It has been a tough start to the week for the Russell 2000 via (IWM) as a bearish ending to the prior week was followed by a disappointing Monday. The measured move target marked on my chart offered a launch point for a rally, but this rally quickly got overwhelmed by a former support level, which turned resistance, around $178.
To add to the misery, volume climbed in confirmed distribution for both Friday and Monday, and relative performance against peer indices (Nasdaq and S&P500) took a sharp turn lower. There is no love for market-leading Small Caps, and now have to look at 2022 lows around $160 as a possible support test.

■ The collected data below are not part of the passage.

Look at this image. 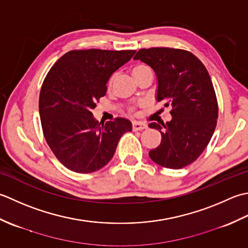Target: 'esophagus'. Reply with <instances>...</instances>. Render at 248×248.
Masks as SVG:
<instances>
[{
    "label": "esophagus",
    "mask_w": 248,
    "mask_h": 248,
    "mask_svg": "<svg viewBox=\"0 0 248 248\" xmlns=\"http://www.w3.org/2000/svg\"><path fill=\"white\" fill-rule=\"evenodd\" d=\"M148 127V125L141 122H134L133 123V130H142Z\"/></svg>",
    "instance_id": "34e87169"
}]
</instances>
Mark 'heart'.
<instances>
[{"label": "heart", "mask_w": 248, "mask_h": 248, "mask_svg": "<svg viewBox=\"0 0 248 248\" xmlns=\"http://www.w3.org/2000/svg\"><path fill=\"white\" fill-rule=\"evenodd\" d=\"M145 69H149V67L146 66V65H143V64H137V65H135V66H134L133 68H131V73H133V76H134V77L136 78L139 74H141L142 72H144ZM111 83H112V78H111V79L109 80V82H108V87H110ZM129 112H130V113H134V112H135V108H134V107H129Z\"/></svg>", "instance_id": "obj_1"}]
</instances>
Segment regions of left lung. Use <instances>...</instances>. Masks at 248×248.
<instances>
[{"label": "left lung", "mask_w": 248, "mask_h": 248, "mask_svg": "<svg viewBox=\"0 0 248 248\" xmlns=\"http://www.w3.org/2000/svg\"><path fill=\"white\" fill-rule=\"evenodd\" d=\"M154 69L157 100L171 107L170 122L150 123L161 142L149 152L154 163L181 169L199 157L208 146L218 118V104L210 75L189 51L175 48L140 49L134 57Z\"/></svg>", "instance_id": "1"}]
</instances>
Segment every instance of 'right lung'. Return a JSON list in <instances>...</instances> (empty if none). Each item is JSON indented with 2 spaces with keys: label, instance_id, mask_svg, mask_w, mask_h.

The Nasdaq is facing its own resistance challenge around 13,350. Given the reaction in the Russell 2000, the likelihood of a reversal is quite high. If there is a bright spark, it's that volume buying has tipped in favor of accumulation, but an undercut of Friday's low would also turn all that volume into overhead supply. If the index can push above 13,400 it might help support the Russell 2000, although it would be a bit of a stretch.
The S&P 500 is also lingering between resistance and its measured move target. It's an index in a "wait-and-see" pattern. If there is a tip of the hat, it's in favor of bears after Friday's reversal of 4,330 resistance.
With indices now looking at further declines we need to keep an eye on breadth metrics for when any such selling may stop. The Nasdaq breadth metrics are still well off an oversold state that typically marks a bottom in the index. It was the summer of 2022 when we last had a bottom of Nasdaq breadth metrics, and it could be well into 2024 before these metrics next bottom; rocky times ahead?
In the short term, the Russell 2000 ($IWM) appears that will continue to push lower, possibly taking the S&P and the Nasdaq along with it. There will be little incentive for buyers to reappear until the Russell 2000 ($IWM) gets back to 2022 summer lows, although even then, I wouldn't view this as strong support.